**Set exercise:**
Pull out each line of the items below that contains the string "with", matching case exactly.

------------------------------------

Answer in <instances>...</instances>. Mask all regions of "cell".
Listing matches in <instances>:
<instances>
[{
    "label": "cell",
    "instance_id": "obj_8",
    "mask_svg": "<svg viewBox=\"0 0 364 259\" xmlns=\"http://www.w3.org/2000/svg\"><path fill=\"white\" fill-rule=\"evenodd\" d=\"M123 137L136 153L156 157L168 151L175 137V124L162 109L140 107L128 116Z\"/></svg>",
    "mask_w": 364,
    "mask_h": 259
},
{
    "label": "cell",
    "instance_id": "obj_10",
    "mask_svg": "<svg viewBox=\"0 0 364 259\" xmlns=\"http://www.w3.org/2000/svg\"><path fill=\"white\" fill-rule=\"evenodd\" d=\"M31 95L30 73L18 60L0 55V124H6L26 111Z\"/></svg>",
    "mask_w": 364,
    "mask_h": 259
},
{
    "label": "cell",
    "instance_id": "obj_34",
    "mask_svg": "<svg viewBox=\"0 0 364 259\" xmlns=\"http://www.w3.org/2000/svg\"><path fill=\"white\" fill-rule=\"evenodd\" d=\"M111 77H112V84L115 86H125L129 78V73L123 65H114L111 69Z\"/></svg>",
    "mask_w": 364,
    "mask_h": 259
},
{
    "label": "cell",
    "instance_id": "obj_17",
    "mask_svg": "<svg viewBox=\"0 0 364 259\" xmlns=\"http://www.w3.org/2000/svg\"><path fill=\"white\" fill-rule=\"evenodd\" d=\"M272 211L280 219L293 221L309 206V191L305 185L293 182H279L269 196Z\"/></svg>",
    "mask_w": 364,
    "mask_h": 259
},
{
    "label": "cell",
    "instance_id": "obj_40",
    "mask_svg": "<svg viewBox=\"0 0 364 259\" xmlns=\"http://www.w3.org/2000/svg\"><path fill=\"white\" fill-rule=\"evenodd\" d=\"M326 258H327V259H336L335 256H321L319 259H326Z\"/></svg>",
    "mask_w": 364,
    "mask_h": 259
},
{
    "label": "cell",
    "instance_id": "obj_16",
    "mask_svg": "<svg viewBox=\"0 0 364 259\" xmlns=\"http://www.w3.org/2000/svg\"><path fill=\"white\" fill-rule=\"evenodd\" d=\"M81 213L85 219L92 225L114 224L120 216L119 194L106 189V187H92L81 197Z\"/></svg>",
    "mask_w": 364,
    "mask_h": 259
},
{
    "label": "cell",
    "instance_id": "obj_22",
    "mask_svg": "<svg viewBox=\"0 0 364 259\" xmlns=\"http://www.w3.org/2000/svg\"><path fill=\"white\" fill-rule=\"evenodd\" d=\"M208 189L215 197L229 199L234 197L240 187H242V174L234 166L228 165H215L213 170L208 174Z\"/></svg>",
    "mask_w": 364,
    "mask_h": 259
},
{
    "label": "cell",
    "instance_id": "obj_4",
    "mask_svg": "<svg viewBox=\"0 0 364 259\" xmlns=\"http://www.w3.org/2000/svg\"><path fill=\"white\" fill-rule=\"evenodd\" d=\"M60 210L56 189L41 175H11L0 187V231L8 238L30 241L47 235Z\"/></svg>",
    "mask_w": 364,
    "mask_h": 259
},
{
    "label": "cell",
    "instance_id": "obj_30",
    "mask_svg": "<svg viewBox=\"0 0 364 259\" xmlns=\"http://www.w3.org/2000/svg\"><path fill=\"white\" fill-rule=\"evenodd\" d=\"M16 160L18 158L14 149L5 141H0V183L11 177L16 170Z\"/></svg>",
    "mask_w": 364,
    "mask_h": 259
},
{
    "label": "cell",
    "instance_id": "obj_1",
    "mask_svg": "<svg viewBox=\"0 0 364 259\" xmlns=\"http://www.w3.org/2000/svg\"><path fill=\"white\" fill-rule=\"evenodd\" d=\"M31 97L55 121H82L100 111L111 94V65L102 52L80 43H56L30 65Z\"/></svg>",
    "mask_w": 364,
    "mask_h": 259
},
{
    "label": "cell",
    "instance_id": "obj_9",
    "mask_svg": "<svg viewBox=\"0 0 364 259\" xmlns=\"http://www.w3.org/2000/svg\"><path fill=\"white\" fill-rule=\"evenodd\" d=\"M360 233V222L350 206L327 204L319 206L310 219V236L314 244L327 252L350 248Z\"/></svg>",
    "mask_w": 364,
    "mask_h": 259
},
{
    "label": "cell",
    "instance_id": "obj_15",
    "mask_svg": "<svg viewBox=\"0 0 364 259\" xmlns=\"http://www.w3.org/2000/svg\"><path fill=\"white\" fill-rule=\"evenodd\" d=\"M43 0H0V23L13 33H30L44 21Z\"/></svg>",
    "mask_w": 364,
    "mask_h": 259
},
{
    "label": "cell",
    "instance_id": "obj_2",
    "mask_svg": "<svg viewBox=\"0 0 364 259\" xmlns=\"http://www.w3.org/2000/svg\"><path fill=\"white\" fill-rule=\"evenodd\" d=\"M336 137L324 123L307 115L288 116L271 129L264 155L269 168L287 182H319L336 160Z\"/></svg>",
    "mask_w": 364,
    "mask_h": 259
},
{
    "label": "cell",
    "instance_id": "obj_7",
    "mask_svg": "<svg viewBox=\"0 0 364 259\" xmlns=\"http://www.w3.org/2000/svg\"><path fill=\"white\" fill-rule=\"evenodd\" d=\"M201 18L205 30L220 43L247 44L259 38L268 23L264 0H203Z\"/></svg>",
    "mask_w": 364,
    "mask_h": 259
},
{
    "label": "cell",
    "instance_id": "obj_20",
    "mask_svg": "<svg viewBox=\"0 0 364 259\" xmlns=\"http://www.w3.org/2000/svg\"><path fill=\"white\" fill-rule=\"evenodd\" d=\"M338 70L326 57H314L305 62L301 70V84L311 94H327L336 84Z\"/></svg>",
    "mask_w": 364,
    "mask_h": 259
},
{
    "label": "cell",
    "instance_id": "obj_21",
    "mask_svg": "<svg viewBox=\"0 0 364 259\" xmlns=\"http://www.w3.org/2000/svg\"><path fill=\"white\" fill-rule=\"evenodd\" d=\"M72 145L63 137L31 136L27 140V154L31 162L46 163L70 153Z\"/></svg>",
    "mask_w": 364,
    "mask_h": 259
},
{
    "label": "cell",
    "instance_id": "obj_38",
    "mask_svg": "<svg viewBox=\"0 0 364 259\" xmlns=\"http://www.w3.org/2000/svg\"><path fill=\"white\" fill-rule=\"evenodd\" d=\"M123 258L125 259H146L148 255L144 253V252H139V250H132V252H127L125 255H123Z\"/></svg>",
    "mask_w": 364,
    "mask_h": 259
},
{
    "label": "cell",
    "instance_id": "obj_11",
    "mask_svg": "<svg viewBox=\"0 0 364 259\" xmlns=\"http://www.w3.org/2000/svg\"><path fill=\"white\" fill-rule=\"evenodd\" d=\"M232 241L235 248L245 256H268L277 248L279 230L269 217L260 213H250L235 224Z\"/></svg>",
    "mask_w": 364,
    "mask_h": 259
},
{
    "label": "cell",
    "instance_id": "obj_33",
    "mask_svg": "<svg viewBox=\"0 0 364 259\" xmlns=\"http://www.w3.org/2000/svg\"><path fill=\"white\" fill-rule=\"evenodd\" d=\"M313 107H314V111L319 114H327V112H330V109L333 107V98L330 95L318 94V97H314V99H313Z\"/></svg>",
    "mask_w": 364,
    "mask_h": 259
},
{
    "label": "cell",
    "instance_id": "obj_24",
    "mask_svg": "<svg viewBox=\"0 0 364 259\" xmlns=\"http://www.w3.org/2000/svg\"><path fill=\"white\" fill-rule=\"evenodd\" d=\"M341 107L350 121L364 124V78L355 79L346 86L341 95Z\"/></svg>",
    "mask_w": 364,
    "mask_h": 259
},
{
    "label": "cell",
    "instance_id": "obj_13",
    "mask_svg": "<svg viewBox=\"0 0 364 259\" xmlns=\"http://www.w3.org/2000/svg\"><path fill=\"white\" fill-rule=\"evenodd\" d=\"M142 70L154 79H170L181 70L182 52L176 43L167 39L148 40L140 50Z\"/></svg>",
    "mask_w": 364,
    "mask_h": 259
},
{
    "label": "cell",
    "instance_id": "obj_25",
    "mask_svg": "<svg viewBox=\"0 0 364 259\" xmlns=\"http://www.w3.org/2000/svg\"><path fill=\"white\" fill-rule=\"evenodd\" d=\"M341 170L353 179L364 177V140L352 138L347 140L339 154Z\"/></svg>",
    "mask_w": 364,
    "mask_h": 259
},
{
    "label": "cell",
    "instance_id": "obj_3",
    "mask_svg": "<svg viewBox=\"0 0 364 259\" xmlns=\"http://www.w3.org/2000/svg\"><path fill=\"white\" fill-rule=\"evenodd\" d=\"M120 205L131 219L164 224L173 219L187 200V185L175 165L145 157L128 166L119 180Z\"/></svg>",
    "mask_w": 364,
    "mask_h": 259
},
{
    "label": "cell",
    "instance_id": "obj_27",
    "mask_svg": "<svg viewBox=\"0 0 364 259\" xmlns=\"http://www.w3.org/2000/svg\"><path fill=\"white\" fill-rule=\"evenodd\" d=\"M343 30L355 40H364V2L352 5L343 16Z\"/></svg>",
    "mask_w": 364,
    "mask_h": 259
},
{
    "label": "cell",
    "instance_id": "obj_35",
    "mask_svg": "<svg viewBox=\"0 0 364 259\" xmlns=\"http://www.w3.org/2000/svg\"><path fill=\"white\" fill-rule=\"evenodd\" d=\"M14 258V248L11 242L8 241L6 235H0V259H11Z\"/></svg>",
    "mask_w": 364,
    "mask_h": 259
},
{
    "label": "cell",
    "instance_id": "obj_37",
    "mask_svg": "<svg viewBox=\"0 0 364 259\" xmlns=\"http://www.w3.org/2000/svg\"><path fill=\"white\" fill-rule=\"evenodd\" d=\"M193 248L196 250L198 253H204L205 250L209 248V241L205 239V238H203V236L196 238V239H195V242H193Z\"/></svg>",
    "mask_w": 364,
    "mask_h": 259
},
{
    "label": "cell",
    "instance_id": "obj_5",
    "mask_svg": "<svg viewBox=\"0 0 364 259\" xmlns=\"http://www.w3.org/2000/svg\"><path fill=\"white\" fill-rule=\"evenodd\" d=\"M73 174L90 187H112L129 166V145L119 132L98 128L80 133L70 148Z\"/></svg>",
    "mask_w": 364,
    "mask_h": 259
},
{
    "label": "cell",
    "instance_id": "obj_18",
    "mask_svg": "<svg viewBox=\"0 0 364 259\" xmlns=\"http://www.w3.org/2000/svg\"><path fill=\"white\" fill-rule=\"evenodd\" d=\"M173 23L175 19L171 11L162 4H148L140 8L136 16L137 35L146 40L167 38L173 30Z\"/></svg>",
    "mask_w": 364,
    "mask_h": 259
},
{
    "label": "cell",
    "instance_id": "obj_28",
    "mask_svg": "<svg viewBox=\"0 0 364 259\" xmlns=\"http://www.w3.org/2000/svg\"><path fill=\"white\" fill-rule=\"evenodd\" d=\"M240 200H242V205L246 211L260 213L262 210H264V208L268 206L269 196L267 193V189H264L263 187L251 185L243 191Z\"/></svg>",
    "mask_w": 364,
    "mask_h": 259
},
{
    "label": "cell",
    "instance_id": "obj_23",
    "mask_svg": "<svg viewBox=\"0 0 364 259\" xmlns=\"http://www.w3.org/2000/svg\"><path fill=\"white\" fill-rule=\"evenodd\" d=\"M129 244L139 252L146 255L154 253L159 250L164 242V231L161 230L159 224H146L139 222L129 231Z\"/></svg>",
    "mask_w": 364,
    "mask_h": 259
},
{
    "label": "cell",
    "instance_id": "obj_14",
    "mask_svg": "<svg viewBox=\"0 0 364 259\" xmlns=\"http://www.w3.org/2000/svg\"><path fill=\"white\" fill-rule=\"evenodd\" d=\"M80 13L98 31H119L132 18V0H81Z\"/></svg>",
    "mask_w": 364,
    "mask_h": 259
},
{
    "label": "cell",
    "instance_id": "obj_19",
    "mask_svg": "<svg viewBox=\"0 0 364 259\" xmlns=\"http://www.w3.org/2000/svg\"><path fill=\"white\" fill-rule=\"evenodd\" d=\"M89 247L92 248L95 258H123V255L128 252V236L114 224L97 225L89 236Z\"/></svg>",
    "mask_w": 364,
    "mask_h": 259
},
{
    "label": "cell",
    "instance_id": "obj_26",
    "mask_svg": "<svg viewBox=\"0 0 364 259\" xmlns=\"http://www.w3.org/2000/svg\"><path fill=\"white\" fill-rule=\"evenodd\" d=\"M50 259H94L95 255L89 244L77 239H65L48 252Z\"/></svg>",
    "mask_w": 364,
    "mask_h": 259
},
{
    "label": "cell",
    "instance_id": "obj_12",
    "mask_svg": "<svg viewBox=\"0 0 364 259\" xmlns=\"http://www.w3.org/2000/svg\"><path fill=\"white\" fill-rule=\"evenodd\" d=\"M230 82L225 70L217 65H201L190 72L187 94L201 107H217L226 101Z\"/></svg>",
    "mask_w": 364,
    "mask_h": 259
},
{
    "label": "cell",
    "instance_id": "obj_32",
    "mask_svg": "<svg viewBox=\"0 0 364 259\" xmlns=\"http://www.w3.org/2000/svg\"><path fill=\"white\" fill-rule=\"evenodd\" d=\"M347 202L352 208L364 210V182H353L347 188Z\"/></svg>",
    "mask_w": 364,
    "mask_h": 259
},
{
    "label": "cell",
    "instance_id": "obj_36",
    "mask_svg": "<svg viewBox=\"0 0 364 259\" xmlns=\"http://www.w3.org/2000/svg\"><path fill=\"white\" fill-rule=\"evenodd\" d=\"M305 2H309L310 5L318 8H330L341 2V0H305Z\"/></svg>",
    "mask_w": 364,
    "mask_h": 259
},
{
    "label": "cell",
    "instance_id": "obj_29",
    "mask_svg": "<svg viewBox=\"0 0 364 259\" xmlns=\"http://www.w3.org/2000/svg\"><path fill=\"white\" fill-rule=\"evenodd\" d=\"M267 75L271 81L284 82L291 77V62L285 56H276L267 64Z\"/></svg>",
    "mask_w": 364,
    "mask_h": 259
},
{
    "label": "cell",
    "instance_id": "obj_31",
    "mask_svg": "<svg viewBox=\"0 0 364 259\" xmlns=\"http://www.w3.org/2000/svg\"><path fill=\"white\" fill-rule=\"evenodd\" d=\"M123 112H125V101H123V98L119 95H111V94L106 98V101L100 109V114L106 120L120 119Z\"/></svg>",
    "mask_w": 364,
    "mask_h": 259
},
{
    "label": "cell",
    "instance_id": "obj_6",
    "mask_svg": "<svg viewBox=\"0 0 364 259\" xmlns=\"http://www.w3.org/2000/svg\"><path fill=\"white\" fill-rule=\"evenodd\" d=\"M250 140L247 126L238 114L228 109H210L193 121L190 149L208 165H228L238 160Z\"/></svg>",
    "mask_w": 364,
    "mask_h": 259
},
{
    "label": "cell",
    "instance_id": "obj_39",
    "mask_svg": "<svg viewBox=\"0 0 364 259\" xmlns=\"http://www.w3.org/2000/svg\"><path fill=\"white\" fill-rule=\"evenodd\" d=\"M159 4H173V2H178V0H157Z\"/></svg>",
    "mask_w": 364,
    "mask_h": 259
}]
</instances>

------------------------------------

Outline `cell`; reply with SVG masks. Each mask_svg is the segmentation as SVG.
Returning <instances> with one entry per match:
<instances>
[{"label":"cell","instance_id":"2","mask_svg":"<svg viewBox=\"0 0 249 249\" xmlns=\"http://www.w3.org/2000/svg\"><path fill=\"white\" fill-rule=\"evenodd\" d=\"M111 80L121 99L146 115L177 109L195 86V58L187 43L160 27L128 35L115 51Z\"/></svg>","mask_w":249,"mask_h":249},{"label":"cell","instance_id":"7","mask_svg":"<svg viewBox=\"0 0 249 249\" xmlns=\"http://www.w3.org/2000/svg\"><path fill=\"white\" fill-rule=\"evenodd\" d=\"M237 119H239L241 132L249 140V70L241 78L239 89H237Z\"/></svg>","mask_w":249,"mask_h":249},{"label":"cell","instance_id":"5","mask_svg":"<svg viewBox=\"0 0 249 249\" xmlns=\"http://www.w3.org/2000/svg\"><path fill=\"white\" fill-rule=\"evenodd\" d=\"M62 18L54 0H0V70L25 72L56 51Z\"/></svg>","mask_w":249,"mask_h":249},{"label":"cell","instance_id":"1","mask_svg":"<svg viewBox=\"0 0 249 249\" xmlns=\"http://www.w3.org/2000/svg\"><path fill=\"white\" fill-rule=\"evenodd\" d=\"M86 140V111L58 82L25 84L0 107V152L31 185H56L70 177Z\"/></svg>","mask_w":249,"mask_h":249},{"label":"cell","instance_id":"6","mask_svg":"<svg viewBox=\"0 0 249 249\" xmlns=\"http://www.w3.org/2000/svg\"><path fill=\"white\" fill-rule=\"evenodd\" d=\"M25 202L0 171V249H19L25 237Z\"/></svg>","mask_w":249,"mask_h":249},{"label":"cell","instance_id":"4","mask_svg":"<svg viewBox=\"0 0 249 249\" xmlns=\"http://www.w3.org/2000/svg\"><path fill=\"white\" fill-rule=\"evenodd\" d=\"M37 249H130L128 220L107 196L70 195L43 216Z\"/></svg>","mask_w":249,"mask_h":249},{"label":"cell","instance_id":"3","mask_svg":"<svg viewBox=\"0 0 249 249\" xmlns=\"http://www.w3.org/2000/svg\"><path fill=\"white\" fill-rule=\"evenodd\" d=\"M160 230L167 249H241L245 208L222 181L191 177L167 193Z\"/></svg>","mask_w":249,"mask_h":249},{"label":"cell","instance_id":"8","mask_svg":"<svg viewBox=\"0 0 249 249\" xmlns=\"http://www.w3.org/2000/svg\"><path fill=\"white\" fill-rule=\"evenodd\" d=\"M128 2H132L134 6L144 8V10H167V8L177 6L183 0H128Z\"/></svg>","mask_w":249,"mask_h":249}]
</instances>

------------------------------------

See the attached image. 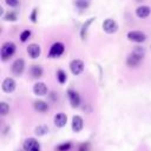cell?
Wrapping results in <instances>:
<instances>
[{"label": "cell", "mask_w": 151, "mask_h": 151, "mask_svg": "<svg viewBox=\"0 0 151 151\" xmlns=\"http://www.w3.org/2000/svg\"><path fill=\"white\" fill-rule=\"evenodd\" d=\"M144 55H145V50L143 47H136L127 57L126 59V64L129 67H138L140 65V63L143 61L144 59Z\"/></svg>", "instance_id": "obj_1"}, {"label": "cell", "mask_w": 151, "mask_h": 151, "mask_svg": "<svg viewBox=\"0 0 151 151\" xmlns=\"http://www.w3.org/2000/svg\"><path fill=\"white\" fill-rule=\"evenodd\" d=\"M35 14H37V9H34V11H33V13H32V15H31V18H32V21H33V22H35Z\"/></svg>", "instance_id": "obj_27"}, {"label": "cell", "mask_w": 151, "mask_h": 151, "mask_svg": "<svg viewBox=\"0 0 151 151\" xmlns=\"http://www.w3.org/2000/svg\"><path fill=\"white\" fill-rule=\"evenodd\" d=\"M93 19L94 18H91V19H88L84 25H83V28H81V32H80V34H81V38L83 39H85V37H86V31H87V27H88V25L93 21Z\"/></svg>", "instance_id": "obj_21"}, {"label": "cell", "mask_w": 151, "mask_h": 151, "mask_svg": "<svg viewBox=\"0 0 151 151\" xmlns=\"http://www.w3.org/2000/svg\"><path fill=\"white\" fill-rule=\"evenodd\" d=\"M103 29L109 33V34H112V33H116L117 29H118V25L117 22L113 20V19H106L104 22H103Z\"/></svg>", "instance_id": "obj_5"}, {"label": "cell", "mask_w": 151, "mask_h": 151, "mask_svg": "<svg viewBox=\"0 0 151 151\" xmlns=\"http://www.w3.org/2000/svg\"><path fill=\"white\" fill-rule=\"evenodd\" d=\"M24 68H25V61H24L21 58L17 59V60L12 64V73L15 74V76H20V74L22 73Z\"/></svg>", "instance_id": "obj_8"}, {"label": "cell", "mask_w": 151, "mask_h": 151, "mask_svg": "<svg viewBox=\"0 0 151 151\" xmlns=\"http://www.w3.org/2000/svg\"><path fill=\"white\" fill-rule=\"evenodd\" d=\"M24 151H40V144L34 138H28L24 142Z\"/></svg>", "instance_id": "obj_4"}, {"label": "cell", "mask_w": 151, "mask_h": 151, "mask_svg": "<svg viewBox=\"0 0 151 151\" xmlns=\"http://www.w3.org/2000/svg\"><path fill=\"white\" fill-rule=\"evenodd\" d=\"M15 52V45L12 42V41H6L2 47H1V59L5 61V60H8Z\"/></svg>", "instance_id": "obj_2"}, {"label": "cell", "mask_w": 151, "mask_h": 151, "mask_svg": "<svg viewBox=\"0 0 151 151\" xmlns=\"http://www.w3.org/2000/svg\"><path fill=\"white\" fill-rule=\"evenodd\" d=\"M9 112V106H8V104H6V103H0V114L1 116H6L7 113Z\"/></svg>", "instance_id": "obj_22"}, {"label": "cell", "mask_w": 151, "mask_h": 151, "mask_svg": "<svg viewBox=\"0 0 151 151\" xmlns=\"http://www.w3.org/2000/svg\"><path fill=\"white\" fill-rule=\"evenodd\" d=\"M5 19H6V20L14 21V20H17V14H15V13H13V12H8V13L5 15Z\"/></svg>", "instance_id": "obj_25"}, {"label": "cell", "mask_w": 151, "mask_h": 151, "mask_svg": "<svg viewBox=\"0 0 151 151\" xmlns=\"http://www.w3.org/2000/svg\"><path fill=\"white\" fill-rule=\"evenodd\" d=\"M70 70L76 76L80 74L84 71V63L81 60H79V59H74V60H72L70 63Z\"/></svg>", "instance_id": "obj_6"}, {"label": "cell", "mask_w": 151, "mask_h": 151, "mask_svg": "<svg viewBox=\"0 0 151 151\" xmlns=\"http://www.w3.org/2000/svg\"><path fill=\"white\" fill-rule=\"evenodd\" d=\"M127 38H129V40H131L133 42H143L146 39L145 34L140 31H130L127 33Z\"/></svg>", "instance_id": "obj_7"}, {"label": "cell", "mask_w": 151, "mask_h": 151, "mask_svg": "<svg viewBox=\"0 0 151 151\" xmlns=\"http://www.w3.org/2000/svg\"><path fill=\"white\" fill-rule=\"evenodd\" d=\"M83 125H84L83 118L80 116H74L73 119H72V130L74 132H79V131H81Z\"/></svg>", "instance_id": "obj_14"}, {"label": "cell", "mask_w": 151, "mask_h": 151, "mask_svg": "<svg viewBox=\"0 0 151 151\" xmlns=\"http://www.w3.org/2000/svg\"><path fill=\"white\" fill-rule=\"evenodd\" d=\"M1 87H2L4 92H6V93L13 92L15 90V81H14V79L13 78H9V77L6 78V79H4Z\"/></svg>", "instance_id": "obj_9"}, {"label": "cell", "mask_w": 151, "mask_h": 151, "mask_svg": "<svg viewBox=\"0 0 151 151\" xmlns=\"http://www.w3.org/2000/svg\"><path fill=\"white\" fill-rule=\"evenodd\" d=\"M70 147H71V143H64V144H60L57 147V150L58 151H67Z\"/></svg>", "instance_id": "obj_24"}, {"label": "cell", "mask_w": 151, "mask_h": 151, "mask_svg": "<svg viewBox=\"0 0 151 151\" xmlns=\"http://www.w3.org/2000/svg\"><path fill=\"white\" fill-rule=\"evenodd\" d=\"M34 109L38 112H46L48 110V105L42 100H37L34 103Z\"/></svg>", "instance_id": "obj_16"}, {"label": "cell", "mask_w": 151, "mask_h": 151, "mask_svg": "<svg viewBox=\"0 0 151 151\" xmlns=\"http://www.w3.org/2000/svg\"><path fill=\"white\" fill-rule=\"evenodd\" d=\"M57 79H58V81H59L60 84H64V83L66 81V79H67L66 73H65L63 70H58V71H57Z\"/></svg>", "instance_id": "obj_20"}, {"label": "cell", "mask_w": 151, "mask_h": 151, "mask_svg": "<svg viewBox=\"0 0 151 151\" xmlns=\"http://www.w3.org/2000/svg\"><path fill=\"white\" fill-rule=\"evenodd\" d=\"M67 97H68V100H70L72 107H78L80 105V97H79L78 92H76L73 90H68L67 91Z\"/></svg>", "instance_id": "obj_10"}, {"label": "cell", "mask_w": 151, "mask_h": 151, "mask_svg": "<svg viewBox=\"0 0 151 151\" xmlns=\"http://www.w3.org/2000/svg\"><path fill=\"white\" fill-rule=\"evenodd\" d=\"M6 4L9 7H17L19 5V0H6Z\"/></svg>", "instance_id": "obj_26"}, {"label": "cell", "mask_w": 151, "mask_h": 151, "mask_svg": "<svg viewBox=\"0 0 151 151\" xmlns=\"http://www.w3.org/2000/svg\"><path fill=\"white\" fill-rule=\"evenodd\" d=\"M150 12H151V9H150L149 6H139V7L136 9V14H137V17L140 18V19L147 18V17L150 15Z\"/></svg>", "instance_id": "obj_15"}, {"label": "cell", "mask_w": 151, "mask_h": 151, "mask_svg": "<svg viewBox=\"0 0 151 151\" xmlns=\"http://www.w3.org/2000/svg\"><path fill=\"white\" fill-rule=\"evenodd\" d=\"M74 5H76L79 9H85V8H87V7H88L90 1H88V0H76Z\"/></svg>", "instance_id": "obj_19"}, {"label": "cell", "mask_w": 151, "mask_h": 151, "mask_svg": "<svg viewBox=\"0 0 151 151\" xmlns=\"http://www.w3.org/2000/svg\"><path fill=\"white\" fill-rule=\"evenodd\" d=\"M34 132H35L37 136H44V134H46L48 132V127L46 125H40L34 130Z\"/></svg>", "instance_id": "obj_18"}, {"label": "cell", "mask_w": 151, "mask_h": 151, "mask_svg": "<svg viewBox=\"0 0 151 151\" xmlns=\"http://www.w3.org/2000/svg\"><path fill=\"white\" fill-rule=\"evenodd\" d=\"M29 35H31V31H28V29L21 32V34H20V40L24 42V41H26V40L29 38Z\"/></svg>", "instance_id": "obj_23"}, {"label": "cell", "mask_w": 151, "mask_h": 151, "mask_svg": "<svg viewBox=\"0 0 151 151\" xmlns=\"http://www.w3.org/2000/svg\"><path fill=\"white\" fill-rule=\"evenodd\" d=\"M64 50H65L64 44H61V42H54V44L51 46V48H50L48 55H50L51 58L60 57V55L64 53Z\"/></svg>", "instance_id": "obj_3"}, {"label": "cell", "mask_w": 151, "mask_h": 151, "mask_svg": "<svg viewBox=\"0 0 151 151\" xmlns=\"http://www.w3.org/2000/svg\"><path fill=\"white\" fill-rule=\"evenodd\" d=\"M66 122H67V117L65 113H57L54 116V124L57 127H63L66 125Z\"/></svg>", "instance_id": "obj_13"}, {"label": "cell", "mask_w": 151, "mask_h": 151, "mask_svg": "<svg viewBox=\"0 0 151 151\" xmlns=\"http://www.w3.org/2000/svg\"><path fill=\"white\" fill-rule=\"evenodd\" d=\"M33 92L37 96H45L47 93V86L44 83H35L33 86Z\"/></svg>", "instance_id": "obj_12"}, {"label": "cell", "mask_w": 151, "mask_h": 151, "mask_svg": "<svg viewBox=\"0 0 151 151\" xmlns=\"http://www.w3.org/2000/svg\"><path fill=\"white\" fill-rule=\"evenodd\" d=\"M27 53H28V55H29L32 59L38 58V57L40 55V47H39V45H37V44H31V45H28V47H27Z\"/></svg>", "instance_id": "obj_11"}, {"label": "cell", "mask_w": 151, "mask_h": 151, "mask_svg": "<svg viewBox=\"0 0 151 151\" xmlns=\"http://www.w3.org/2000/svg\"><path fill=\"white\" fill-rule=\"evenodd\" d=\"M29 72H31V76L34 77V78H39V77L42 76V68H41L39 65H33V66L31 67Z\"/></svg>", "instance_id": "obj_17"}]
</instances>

------------------------------------

**Complete output:**
Outline `cell`; reply with SVG masks. Each mask_svg is the segmentation as SVG.
Returning <instances> with one entry per match:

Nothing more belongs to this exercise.